バアアアアアアアアアアアアアン!!!!!!

杖の柄で腹を叩かれ、壁に激突した。

なんていう威力……………


「ゴホッ……………」


吐血…………人生で吐血なんて初めてだ……………

手加減はできない。

あのライルトが”ラウデタイト様”と呼ぶくらいだ。

強いに決まっている。


「アトリバーインパクト!!」


バアアアアアアアアアアアアアン!!!!!!

ラウデタイトに確実に直撃したはずなのに……………まったくひるまず歩み寄ってくる…………


「くそっ!!アトリバーインパクト!!!!アトリバーインパクト!!!!!」


「クハハハハハ!!!無駄ですよ。」


う、うそだろ……………


「さて、あなたが精霊王の生まれ変わりですか。いいように使わせてもらいますよ?」


ラウデタイトの杖の小さな6つのオーブが光り輝く。

そのなかで紫がよりいっそう強い光を発した。


「ブハッ………………」


気づけば、口、鼻、目から血が出ていた。


「え?………」


吐血、鼻血、涙血。


「毒ですよ。」


毒!?オーブを光らせるだけでこんな強力な毒を……………


「ボハッ………」


だめだ…………吐血も鼻血も涙血も止まらない……………


「見苦しいですね。ライルト、殺して差し上げなさい」


「はい、さあ、死ねガオナ!!」


ライルトが発生させた雷はどす黒い紫だった。

手に雷撃をためて、


バアアアアアアアアアアアアアン!!!!!!


「ぐああああぁぁぁ!!!!!」


くらった。

だが、俺はこんな簡単に死ぬわけじゃない。

血が止まった。


「悪いなぁ……………こんな簡単に倒れる男じゃないんだよ……………」


自分でも驚くくらいガラガラの声だった。

まあ無理やり蘇生したみたいな感じだからな。

新能力。

それは強魔蘇生キョウマソセイ

強い魔力を捻り出すと一時的に命を取り留める。

そう、”一時的に”だ。

だが、その一時的は約10分とすこし長く、魔力をひねり出すことで通常のステータスを3倍にできる。

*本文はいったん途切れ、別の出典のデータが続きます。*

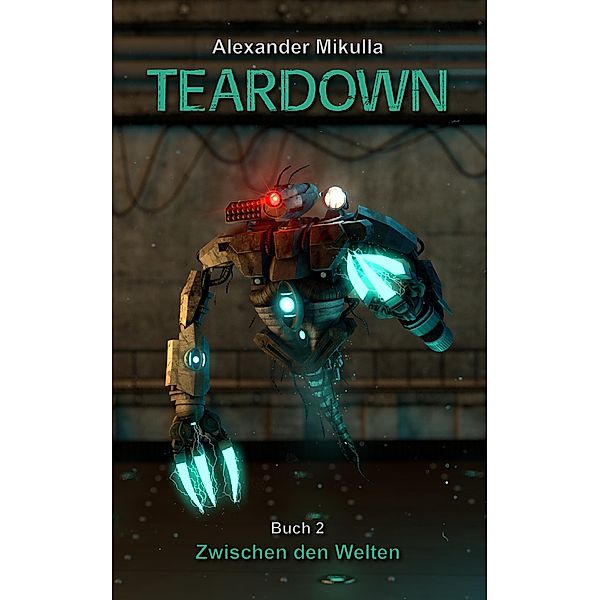 TEARDOWN: Zwischen den Welten - Buch 2 / TEARDOWN Bd.2, Alexander Mikulla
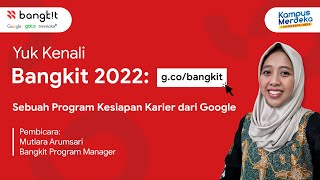 Program Bangkit 2022 dari Google [upl. by Roane743]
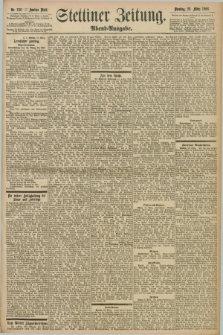 Stettiner Zeitung. 1898, Nr. 136 (22 März) - Abend-Ausgabe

ブオオオオオオオオオオオオオオオオ!!!!!!!!!!!!

自分の魔力がうるさい。


「ふむ、ならばこちらも……………」


ラウデタイトの白いオーブが強く光る。

地面から大量の巨大な白い尖った物体が飛び出してきた。

だが、俺は高く飛び上がってよける。

『ついでに』カプセルを破壊する。


「フェルス」


バアアアアアアアアアアアアアン!!!!!!


「なんだって!?」


ラウデタイトがめちゃくちゃ焦る。

そしてラウデタイトとライルトにむかって撃つ。


「アトリバーインパクト!!」


「ぐあああああぁぁぁぁぁ!!!!」


ラウデタイトの悲鳴かと思ったが、ライルトの悲鳴だった。

ラウデタイトは今の攻撃を食らってなお傷一つついていない。

どんな威力でも攻撃を通さないなにかがあるのだろうか?


「「「ガオナ!!!」」」


英雄精霊のみんなが駆け寄ってくる。


「みんな、俺は大丈夫だ。戦いに巻き込まれないように召喚しょうかんにいてくれ」


というとみんなは頷き、消えた。

召喚の間は、契約者に召喚される前に来る場所。

精霊自身からいくこともできる。

そこからは契約者の今起きてる出来事を見ることができる。

さらに精霊界と人間界の境目で精霊以外は来ることができない。

そこなら安全だ。


「ライルトを一発で気絶させてしまうとはね。さすがです。」


「お前は焦ってないな。」


「ええ、私は絶対に攻撃を食らいませんから。」


絶対か。

まあ、努力はしてみよう。


精霊セイレイチカラ


新能力。

アトリバーインパクトよりも威力が高い精霊王のみ使うことができる技だ。

もう俺は10分たてば死ぬ。

だから俺の力を全て出すことができる。

そしてその精霊ノ力でも奴には効かない。


「最後の力を振り絞っているんでしょう?もうしばらくするとあなたは死ぬ。ですが私のいうことを聞けばまだ生きることができます。」


いったい何を企んでいるのかわからないが、俺はこいつの言いなりになるつもりはない。


「あなたは私にダメージを与えることができない。攻撃するだけ無駄です。」


そうだな。

でもやれることはやってみたいだろ?

俺は10分間、ずっと高火力技をこいつに撃ち続ける。